一言にロコモといっても、原因はひとそれぞれなのです

手術や薬物療法が必要な場合もあれば、リハビリテーションを要する場合、栄養指導により十分な栄養補給を求められる場合など、対処法はそれぞれです

そのため、何が原因で今の状態になっているのかをしっかり理解し、その原因を取り除くための介入が必要になります!

ロコモーショントレーニング

日本整形外科学会では「ロコトレ」というものを推奨しています

ロコトレはこの4つです

  • 片足立ち
    • いつでもつかまれるような場所でおこなう
    • 足がつかない程度に軽く上げる
    • 左右1分間を1日3セット
  • スクワット
    • お尻を後ろに引くように、2~3秒間かけてゆっくりと膝を曲げる
    • 1セット5~6回を1日3セット
  • ヒールレイズ
    • 両足で立った状態で踵を上げて、ゆっくり下す
    • 1セット10~20回を1日2~3セット
  • フロントランジ
    • 脚をゆっくり大きく前に踏み出す
    • 太ももが水平になるくらいに腰を深く下げたら、踏み出した脚を元に戻す
    • 1セット5~10回を1日2~3セット

少なくとも太字の2つ「片足立ち」「スクワット」が大事です!

これらを、自分の状況に合わせて行います

詳しくはロコモOnline公式サイト「ロコトレ」をご覧ください!

運動習慣を持つことが大事

運動を習慣化することで、運動器を健康に保ち健康寿命の延伸の効果が期待できます!

今のうちから運動習慣をつけられると、歳をとった時にとても役に立ちます

健康な時から「健康寿命延伸を意識して運動習慣をつける」というのも、なかなか難しいことだと思います…
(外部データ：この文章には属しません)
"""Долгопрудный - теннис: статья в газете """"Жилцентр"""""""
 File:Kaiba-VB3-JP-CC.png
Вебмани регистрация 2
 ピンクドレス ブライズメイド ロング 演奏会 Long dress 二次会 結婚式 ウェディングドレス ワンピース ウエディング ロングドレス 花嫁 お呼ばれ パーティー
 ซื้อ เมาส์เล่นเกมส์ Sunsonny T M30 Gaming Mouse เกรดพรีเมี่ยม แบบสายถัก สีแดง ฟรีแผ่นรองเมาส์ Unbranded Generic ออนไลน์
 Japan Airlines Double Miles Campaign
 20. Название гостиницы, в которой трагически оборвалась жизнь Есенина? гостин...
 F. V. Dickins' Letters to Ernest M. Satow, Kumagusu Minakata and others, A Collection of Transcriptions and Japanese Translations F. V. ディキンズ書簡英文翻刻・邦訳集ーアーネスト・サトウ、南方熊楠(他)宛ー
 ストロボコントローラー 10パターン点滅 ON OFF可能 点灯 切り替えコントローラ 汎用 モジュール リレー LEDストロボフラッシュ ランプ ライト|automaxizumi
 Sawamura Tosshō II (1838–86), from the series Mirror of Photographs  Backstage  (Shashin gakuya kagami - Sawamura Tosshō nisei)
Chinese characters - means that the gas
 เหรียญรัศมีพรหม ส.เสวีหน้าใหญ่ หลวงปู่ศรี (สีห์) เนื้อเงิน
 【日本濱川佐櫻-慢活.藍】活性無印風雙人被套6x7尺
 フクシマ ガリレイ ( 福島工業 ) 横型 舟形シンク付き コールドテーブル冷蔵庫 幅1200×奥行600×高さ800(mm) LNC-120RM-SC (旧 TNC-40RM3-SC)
当ブログでは「これから運動してみようかな!」と思えるようなことを発信していきますので、徐々に運動しようと思う気持ちが芽生えればと思います

健康増進だけが運動の目的ではありません

ダイエットやボディメイク、なんでも構いませんので、なにかをきっかけに運動をしてみて、徐々に習慣化を図るのもいいでしょう!


まとめ

今回は、運動器の障害によって移動機能低下をもたらす「ロコモティブシンドローム」についてまとめてみました!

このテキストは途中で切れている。